And "the Right Thing" being "respect the principle of the rule of law even if I find the law in question repugnant" or "respect the principles of justice as best as I individually determine them ignoring any considerations of the value of rule of law"?
(Note: my natural inclination is to favor nullification of the drug laws. But once I got thinking about it, well, hence my asking my fellow aspiring rationalists for advice)
Because you are asking for concrete advice about a real life problem, I am going address your question in the somewhat convenient world we happen to live in, and note that the Supreme Court has upheld jury nullification, and so if you decide to acquit because the law is invalid, you are acting within the rule of law.
I am trying to stay away from mind killing territory as much as possible, and so won't comment on the less convenient world where jury nullification is explicitly illegal.
I've been sort of banging my head on this issue (I have jury duty next week (first time)).
The obvious possibility is what if I get put on a drug use case? The obvious injustices of the anti-drug laws are well known, and I know of the concept of nullification, but I'm bouncing back and forth as to its validity.
Some of my thoughts on this:
Thought 1: Just decide if they did it or didn't do it.

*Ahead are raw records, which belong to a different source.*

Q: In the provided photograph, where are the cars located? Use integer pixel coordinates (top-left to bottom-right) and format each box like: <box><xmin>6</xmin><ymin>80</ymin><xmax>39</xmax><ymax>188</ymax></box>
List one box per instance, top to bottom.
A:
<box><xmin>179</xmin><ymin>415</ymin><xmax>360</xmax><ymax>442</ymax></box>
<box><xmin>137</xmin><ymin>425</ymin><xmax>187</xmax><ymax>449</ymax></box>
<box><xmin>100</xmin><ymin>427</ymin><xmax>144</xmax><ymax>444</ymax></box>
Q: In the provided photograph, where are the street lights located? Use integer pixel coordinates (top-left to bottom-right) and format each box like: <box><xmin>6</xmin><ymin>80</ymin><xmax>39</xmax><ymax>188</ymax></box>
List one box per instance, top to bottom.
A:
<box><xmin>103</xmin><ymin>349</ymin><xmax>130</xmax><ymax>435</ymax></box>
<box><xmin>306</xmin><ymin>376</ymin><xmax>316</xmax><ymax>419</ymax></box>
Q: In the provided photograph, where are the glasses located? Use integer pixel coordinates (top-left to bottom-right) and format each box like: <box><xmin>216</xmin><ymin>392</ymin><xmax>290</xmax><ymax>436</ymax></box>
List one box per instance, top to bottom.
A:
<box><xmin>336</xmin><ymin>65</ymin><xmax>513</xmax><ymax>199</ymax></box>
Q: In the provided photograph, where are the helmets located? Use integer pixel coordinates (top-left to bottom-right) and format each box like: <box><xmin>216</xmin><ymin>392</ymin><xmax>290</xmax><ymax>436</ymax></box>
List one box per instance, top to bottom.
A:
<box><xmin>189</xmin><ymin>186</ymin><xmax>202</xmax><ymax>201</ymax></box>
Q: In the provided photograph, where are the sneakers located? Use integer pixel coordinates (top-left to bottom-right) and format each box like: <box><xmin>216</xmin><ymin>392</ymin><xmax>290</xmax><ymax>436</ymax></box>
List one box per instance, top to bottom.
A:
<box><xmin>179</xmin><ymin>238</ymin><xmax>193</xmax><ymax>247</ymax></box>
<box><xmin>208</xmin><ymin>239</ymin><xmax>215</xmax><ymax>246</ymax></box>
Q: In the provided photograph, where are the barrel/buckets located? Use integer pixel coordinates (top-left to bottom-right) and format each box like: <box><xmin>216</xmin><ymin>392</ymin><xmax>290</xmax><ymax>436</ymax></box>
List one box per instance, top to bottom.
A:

Thought 2: But can I ethically bring myself to declare guilty (and thus result in potential serious punishment) someone that really didn't actually do anything wrong? ie, to support a seriously unjust law?
Thought 3: (and here's where TDT style issues come in) On the other hand, the algorithm "if jury member, don't convict if I don't like a particular law" seems to be in general a potentially really really bad algorithm. (ie, one obvious failure mode for that algorithm would be homophobic juries that refuse to convict on hate crimes against gays)
Thought 4: Generally, those sorts of people tend to not be serious rationalists. Reasoning as if I can expect correlations among our decision algorithms seems questionable.
Thought 5: Really? Really? If I wanted to start making excuses like that, I could probably whenever I feel like construct a reference class for which I am the sole member. Thought 4 style reasoning seems itself to potentially be shaky.
So, basically I'm smart enough to have the above sequence of thoughts, but not smart enough to actually resolve it. What is a rationalist to do? (In other words, any help with untangling my thoughts on this so that I can figure out if I should go by the rule of "nullify if appropriate" or "nullification is bad, period, even if the law in question is hateful" would be greatly appreciated.)